- [THE TASK]:
Please retype only the lines below that run from the one containing "United States, site lebec_CA-27." through the last line, both included, without altering a word.

- [RECORD EXCERPTS]:
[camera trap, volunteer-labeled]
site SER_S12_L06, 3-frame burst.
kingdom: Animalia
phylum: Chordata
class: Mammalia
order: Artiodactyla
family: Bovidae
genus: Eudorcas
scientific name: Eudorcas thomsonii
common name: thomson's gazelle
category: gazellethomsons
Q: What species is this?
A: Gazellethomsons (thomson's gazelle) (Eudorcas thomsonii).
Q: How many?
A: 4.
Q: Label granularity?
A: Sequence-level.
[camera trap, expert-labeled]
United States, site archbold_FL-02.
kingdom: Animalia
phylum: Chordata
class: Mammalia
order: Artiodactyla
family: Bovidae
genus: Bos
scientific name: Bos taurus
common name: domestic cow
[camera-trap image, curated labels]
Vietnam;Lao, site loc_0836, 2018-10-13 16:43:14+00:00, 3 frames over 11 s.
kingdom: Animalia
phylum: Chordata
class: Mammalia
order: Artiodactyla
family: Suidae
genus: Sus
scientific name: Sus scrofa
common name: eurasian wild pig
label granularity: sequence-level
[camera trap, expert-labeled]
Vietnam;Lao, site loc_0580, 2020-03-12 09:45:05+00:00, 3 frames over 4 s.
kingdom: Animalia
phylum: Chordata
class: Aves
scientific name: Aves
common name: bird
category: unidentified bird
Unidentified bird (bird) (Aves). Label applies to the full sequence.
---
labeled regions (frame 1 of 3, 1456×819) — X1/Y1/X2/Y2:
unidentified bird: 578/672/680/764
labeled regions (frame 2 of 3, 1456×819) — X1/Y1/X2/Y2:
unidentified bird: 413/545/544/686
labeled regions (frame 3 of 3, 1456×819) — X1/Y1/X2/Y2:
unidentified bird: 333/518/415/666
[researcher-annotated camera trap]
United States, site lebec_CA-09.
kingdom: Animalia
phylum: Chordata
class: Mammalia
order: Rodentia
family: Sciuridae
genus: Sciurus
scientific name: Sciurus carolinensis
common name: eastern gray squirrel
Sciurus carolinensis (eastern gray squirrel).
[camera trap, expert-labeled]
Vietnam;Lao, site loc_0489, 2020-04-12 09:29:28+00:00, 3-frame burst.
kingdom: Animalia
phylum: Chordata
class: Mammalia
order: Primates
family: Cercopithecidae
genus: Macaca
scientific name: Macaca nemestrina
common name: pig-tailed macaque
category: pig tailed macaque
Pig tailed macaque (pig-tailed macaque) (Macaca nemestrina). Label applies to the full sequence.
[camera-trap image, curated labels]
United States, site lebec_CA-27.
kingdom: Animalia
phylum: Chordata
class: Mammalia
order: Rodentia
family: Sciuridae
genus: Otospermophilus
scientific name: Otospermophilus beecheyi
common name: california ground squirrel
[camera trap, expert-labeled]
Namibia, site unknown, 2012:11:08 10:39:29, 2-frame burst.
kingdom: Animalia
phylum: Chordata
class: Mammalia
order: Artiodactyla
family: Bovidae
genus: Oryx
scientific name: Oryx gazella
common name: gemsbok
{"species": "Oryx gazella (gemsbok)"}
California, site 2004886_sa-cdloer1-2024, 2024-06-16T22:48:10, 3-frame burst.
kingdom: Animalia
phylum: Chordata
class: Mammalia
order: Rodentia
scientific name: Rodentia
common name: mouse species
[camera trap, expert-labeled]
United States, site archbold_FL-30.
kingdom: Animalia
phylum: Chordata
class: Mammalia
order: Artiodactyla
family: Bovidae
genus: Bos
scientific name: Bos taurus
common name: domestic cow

- [RESULT BELOW]:
United States, site lebec_CA-27.
kingdom: Animalia
phylum: Chordata
class: Mammalia
order: Rodentia
family: Sciuridae
genus: Otospermophilus
scientific name: Otospermophilus beecheyi
common name: california ground squirrel
[camera trap, expert-labeled]
Namibia, site unknown, 2012:11:08 10:39:29, 2-frame burst.
kingdom: Animalia
phylum: Chordata
class: Mammalia
order: Artiodactyla
family: Bovidae
genus: Oryx
scientific name: Oryx gazella
common name: gemsbok
{"species": "Oryx gazella (gemsbok)"}
California, site 2004886_sa-cdloer1-2024, 2024-06-16T22:48:10, 3-frame burst.
kingdom: Animalia
phylum: Chordata
class: Mammalia
order: Rodentia
scientific name: Rodentia
common name: mouse species
[camera trap, expert-labeled]
United States, site archbold_FL-30.
kingdom: Animalia
phylum: Chordata
class: Mammalia
order: Artiodactyla
family: Bovidae
genus: Bos
scientific name: Bos taurus
common name: domestic cow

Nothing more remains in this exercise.